▼
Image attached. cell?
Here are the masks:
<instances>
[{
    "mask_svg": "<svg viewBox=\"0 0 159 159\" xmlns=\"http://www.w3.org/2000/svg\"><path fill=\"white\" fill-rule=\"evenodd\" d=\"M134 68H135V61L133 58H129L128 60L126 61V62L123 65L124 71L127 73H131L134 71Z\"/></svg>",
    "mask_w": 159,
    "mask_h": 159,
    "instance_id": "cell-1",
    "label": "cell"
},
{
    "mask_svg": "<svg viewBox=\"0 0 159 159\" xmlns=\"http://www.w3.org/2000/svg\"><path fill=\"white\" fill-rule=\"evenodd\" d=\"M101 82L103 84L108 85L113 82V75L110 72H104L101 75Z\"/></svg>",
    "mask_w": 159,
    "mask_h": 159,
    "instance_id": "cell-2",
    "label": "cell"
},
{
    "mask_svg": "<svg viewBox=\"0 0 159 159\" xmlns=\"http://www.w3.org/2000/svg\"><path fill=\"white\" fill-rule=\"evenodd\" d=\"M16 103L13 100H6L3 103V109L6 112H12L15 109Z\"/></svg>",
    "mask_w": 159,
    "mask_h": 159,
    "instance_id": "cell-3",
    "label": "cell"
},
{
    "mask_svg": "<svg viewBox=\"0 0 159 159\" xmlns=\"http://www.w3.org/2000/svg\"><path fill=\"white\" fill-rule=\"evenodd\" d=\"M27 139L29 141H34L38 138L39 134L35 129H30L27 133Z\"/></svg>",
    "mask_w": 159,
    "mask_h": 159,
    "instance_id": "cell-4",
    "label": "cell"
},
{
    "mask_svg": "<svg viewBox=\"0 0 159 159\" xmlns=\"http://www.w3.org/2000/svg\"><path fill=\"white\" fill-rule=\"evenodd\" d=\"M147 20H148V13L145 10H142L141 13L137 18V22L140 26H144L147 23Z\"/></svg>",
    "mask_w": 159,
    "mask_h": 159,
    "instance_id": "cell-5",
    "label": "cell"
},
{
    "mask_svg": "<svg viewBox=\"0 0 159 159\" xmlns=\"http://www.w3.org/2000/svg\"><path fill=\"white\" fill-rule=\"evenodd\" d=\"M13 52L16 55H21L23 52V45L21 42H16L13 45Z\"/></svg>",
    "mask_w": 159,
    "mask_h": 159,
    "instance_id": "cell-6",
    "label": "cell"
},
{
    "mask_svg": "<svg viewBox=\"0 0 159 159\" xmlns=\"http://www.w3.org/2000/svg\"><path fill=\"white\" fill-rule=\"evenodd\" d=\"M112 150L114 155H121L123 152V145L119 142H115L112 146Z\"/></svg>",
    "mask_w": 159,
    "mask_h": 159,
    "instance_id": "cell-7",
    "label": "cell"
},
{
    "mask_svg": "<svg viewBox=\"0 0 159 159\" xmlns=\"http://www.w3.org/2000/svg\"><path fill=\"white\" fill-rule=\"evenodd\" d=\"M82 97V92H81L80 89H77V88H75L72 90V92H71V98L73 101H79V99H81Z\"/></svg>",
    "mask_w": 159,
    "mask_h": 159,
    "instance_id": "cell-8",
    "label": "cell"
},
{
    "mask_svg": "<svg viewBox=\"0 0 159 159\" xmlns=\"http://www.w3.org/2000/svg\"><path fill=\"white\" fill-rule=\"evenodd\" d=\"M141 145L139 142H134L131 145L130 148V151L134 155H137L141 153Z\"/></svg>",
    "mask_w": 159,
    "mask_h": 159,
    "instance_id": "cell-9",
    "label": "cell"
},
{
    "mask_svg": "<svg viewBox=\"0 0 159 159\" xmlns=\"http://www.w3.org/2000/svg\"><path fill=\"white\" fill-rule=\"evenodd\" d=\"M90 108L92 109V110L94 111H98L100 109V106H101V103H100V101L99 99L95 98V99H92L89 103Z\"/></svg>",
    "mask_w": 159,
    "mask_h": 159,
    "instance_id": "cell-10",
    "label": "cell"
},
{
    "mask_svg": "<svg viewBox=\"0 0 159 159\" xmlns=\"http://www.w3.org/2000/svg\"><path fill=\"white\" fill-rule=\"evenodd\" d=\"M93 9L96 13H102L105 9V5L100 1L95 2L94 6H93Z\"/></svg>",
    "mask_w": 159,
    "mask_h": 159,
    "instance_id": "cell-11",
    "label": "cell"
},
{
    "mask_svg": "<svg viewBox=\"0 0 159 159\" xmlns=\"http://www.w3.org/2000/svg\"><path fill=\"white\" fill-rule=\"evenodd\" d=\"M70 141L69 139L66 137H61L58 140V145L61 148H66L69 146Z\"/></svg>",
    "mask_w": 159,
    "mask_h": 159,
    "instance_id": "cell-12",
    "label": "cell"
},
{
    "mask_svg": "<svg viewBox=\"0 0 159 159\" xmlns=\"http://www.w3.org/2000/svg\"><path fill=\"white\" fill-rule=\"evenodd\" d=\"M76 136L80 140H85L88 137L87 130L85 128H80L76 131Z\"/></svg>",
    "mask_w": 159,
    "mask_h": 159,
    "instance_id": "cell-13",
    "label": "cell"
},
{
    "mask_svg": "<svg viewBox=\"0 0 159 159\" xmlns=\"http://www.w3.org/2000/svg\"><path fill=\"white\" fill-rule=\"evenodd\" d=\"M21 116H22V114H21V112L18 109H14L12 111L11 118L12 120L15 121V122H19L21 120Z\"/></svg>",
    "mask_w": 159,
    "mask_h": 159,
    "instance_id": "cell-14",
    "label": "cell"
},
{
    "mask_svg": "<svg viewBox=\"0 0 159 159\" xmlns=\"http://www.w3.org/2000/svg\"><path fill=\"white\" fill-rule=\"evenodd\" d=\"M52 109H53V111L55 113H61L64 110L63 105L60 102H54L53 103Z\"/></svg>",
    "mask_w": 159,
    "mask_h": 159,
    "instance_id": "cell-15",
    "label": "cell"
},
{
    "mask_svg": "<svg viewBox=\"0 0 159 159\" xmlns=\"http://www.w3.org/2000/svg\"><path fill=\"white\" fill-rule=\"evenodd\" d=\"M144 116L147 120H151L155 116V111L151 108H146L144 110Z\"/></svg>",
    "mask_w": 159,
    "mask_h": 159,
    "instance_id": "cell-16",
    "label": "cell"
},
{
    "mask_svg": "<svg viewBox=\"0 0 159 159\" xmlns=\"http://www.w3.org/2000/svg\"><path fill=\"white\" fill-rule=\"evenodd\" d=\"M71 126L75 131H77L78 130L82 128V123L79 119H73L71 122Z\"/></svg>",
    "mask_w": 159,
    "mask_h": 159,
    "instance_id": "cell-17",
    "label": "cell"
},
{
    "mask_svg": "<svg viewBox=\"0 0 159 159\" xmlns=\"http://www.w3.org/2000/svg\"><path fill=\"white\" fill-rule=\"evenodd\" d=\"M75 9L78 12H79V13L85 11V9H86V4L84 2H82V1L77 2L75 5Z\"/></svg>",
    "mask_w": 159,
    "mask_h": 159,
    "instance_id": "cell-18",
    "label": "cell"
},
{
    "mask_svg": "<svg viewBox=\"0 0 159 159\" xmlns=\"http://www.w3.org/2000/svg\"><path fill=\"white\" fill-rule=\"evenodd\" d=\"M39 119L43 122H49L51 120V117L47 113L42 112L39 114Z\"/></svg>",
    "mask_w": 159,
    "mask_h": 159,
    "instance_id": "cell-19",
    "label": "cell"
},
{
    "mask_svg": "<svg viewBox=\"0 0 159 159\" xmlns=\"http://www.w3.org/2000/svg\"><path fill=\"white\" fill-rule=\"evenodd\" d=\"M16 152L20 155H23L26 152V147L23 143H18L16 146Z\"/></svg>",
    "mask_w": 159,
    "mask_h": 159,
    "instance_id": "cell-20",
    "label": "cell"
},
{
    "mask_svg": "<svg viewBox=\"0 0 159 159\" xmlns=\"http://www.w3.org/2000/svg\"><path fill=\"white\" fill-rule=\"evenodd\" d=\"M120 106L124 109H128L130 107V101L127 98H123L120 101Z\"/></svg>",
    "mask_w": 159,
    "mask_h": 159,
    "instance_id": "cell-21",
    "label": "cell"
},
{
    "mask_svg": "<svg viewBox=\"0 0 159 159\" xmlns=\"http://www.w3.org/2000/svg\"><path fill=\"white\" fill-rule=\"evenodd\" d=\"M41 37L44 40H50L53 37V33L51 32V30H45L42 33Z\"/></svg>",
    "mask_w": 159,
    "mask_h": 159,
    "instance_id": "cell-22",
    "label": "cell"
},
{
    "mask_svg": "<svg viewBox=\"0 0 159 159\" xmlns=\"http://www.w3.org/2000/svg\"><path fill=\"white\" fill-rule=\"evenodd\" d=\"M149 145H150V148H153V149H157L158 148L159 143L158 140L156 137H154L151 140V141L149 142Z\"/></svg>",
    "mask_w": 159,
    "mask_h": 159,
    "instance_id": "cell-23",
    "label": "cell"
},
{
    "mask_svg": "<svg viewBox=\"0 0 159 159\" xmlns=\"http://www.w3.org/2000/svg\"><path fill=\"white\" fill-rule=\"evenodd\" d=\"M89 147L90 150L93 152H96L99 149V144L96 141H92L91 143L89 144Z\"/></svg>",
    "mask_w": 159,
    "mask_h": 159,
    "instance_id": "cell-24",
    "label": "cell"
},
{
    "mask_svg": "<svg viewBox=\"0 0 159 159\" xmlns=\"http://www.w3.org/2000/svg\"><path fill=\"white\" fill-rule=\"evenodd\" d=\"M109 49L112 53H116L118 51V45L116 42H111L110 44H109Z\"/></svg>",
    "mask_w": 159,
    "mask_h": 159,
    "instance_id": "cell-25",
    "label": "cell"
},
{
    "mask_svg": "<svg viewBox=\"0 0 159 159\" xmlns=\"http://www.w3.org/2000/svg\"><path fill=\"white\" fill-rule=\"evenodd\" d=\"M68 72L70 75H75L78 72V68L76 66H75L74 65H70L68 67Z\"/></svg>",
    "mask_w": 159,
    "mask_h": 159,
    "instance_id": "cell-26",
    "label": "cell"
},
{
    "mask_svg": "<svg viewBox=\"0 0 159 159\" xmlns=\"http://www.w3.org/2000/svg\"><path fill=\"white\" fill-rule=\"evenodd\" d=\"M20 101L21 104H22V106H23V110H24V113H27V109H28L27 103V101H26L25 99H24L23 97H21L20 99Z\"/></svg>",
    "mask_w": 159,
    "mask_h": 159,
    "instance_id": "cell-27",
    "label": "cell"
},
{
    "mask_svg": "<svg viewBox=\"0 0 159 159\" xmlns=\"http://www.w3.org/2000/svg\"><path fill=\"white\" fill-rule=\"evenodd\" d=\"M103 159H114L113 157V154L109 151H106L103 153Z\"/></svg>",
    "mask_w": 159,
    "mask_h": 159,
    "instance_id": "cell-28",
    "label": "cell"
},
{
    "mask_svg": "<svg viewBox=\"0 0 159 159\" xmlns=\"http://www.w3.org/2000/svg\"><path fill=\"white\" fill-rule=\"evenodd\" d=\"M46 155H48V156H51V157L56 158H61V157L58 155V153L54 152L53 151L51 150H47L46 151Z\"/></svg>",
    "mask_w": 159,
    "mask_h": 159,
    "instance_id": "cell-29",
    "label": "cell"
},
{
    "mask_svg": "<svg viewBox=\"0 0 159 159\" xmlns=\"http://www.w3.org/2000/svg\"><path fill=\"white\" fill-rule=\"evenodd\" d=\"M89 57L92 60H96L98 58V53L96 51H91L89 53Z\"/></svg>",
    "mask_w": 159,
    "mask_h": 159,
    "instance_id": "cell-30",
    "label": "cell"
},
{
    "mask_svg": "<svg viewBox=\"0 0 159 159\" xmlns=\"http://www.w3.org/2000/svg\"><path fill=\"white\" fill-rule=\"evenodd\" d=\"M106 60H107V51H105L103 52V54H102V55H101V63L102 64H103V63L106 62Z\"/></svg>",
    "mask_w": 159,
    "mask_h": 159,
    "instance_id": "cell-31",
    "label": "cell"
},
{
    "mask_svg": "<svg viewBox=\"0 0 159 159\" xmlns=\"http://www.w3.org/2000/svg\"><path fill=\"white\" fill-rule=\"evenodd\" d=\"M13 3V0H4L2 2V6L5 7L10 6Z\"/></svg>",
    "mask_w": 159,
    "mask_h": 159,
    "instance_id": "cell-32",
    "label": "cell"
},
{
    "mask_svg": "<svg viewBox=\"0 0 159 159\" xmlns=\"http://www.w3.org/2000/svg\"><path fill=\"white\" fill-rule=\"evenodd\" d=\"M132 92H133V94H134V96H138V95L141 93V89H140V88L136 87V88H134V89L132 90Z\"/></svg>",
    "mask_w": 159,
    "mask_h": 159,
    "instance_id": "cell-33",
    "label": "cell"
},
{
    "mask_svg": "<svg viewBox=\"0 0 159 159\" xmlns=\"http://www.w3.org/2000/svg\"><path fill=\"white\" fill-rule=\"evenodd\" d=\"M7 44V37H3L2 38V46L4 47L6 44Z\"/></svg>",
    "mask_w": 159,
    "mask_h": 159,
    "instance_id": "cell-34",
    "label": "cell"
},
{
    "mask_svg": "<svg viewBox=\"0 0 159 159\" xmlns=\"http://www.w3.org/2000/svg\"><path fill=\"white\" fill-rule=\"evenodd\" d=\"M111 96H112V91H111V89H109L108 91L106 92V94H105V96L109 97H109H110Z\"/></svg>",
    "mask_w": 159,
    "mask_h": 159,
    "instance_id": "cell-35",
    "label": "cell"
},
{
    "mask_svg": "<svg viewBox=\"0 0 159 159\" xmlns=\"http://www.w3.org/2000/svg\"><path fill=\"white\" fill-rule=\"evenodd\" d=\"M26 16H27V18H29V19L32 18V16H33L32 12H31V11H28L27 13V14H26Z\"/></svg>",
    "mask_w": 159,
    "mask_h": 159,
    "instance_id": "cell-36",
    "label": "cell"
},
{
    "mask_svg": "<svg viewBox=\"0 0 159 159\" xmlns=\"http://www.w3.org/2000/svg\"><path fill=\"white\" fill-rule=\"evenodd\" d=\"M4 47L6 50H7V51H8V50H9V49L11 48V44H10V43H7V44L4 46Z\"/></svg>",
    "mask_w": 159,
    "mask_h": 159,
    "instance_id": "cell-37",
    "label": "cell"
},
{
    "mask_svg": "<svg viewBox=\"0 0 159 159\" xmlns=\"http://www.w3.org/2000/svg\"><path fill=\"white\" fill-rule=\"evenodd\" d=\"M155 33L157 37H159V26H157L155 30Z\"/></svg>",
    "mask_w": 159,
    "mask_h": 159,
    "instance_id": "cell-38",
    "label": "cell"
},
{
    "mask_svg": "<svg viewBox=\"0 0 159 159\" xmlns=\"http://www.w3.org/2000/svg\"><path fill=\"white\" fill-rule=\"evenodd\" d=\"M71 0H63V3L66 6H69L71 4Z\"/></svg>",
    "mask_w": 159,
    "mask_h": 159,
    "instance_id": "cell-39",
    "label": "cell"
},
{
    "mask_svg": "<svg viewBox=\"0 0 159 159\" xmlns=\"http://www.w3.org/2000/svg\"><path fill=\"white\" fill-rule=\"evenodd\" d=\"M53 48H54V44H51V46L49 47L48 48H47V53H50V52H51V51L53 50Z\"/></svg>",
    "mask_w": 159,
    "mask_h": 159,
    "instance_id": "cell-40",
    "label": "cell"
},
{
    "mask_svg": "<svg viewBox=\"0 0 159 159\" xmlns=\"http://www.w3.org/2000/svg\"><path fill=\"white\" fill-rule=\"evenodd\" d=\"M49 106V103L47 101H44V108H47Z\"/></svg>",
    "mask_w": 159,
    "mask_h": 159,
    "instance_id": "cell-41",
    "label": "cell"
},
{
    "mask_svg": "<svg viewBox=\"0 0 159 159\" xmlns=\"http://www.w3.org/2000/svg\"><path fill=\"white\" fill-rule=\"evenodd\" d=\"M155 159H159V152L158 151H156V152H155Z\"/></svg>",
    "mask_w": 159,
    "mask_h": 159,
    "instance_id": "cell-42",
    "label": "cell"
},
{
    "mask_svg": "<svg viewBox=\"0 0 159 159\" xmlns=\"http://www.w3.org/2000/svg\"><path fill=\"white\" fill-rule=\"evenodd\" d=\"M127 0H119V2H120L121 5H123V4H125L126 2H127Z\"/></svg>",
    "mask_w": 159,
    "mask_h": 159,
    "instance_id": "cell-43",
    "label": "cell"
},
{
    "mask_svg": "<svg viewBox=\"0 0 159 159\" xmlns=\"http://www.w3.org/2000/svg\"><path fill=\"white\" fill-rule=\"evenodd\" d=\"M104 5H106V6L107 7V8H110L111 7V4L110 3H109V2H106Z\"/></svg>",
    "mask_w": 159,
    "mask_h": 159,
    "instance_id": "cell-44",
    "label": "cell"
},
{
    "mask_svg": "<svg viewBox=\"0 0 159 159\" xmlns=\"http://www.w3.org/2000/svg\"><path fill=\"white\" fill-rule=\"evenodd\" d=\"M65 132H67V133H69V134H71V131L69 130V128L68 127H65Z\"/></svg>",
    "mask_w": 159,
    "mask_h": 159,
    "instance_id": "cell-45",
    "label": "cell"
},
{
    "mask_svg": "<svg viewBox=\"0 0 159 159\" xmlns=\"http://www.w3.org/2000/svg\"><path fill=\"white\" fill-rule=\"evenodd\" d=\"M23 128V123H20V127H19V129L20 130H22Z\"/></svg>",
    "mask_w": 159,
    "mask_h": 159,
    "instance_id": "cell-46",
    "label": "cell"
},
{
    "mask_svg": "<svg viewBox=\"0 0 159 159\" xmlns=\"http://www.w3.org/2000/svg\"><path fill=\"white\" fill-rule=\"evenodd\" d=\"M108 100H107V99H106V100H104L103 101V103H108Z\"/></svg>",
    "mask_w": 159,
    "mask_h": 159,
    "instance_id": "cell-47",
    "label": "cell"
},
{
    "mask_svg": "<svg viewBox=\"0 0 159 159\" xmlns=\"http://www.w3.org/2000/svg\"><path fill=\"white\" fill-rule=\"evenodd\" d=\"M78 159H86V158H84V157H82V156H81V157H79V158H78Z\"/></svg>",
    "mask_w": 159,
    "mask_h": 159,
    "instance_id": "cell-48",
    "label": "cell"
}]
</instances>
▲
GOAL:
Print the data from its first line through the line containing "68H135V61L133 58H129L128 60L126", keeping every character unchanged. Include both of those lines and nothing after the second.

WORKED SOLUTION:
Image attached. cell?
Here are the masks:
<instances>
[{
    "mask_svg": "<svg viewBox=\"0 0 159 159\" xmlns=\"http://www.w3.org/2000/svg\"><path fill=\"white\" fill-rule=\"evenodd\" d=\"M134 68H135V61L133 58H129L128 60L126 61V62L123 65L124 71L127 73H131L134 71Z\"/></svg>",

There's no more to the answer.